[Spatial relation data]
◇ ◇ ◇ ◇ ◇ ◇ ◇

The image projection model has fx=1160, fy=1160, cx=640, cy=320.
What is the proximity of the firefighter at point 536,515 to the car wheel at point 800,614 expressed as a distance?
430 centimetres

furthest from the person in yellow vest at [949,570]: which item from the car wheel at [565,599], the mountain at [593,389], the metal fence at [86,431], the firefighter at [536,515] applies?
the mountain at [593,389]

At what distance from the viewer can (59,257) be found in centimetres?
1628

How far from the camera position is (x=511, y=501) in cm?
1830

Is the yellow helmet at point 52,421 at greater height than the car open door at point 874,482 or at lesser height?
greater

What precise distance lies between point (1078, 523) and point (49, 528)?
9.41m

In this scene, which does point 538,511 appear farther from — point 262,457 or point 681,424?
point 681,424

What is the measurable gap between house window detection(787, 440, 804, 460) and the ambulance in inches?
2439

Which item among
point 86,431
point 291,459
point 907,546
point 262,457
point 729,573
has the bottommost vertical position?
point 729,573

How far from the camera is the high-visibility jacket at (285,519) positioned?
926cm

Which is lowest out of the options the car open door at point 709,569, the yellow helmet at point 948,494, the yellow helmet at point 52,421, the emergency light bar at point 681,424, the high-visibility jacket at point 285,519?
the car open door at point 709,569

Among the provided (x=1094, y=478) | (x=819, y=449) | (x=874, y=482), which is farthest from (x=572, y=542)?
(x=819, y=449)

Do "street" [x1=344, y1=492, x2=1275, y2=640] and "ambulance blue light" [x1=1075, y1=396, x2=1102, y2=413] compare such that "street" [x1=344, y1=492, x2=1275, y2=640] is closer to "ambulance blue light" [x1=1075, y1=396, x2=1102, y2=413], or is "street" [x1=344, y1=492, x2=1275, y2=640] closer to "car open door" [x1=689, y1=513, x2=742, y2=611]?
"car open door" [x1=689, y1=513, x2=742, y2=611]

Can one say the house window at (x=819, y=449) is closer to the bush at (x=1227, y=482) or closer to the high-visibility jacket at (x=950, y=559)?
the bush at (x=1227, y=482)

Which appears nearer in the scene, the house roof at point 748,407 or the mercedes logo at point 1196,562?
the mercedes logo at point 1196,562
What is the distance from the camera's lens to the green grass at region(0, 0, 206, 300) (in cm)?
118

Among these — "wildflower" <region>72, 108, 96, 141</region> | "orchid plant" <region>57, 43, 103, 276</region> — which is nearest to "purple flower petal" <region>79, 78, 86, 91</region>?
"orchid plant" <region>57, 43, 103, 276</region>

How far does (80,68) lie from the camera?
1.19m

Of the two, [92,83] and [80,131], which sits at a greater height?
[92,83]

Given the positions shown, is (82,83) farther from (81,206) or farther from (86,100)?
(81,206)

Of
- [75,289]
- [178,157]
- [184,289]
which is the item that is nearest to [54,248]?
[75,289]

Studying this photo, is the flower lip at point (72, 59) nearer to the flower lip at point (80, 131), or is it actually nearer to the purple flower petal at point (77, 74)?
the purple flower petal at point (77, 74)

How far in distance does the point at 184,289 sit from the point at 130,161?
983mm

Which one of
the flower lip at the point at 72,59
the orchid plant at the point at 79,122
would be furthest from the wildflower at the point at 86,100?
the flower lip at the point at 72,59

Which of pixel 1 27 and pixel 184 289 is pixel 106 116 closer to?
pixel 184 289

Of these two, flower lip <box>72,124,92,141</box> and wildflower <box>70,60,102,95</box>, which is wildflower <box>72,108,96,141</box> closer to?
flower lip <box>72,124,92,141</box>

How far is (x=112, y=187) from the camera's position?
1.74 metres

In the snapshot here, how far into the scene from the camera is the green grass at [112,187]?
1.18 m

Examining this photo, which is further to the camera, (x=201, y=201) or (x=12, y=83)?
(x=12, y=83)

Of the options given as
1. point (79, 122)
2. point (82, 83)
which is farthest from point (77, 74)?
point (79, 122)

◇ ◇ ◇ ◇ ◇ ◇ ◇

- _Brief_: Output every one of the records above again, line by line and without any changes.

- _Answer to the problem_:
The image projection model has fx=1160, fy=1160, cx=640, cy=320.
What is the proximity of the firefighter at point 536,515 to the car wheel at point 800,614 expressed as a distance?
430 centimetres

furthest from the person in yellow vest at [949,570]: which item from the car wheel at [565,599], the mountain at [593,389], the metal fence at [86,431], the firefighter at [536,515] applies?
the mountain at [593,389]

At what distance from the viewer can (59,257) be found in centimetres?
1628

How far from the camera position is (x=511, y=501) in cm?
1830

Is the yellow helmet at point 52,421 at greater height than the car open door at point 874,482 or at lesser height?
greater

What precise distance lies between point (1078, 523) and point (49, 528)?
9.41m

In this scene, which does point 538,511 appear farther from — point 262,457 or point 681,424?
point 681,424

What is the measurable gap between house window detection(787, 440, 804, 460) and the ambulance in inches?
2439

Which item among
point 86,431
point 291,459
point 907,546
point 262,457
point 729,573
has the bottommost vertical position?
point 729,573

How far from the camera is the high-visibility jacket at (285,519) positioned?
926cm

Which is lowest out of the options the car open door at point 709,569, the yellow helmet at point 948,494, the yellow helmet at point 52,421, the emergency light bar at point 681,424, the high-visibility jacket at point 285,519?
the car open door at point 709,569

Among the provided (x=1094, y=478) | (x=819, y=449) | (x=874, y=482), which is farthest from (x=572, y=542)?
(x=819, y=449)

Do "street" [x1=344, y1=492, x2=1275, y2=640] and "ambulance blue light" [x1=1075, y1=396, x2=1102, y2=413] compare such that "street" [x1=344, y1=492, x2=1275, y2=640] is closer to "ambulance blue light" [x1=1075, y1=396, x2=1102, y2=413], or is "street" [x1=344, y1=492, x2=1275, y2=640] closer to "car open door" [x1=689, y1=513, x2=742, y2=611]?
"car open door" [x1=689, y1=513, x2=742, y2=611]

Can one say the house window at (x=819, y=449) is closer to the bush at (x=1227, y=482) or closer to the high-visibility jacket at (x=950, y=559)?
the bush at (x=1227, y=482)

Which appears nearer in the scene, the house roof at point 748,407 or the mercedes logo at point 1196,562?
the mercedes logo at point 1196,562
What is the distance from the camera's lens to the green grass at region(0, 0, 206, 300) (in cm)?
118

Among these — "wildflower" <region>72, 108, 96, 141</region> | "orchid plant" <region>57, 43, 103, 276</region> — which is nearest to "purple flower petal" <region>79, 78, 86, 91</region>?
"orchid plant" <region>57, 43, 103, 276</region>

How far does (80,68) lie from the camera?
1.19m

Of the two, [92,83] and [80,131], which sits at a greater height?
[92,83]

Given the positions shown, is (82,83) farther from (81,206) or farther from (86,100)?
(81,206)

Of
- [75,289]
- [178,157]
- [184,289]
which is the item that is nearest to [54,248]?
[75,289]

Studying this photo, is the flower lip at point (72, 59) nearer to the flower lip at point (80, 131), or is it actually nearer to the purple flower petal at point (77, 74)?
the purple flower petal at point (77, 74)

How far in distance does the point at 184,289 sit from the point at 130,161?
983mm

Which one of
the flower lip at the point at 72,59
the orchid plant at the point at 79,122
would be furthest from the wildflower at the point at 86,100?
the flower lip at the point at 72,59

Which of pixel 1 27 and pixel 184 289 is pixel 106 116 closer to?
pixel 184 289

Of these two, flower lip <box>72,124,92,141</box> and wildflower <box>70,60,102,95</box>, which is wildflower <box>72,108,96,141</box> closer to?
flower lip <box>72,124,92,141</box>

How far is (x=112, y=187) from the camera's position?
1.74 metres

In the snapshot here, how far into the scene from the camera is the green grass at [112,187]?
1.18 m

Examining this photo, which is further to the camera, (x=201, y=201) or (x=12, y=83)?
(x=12, y=83)

Of the options given as
1. point (79, 122)
2. point (82, 83)
which is farthest from point (77, 74)?
point (79, 122)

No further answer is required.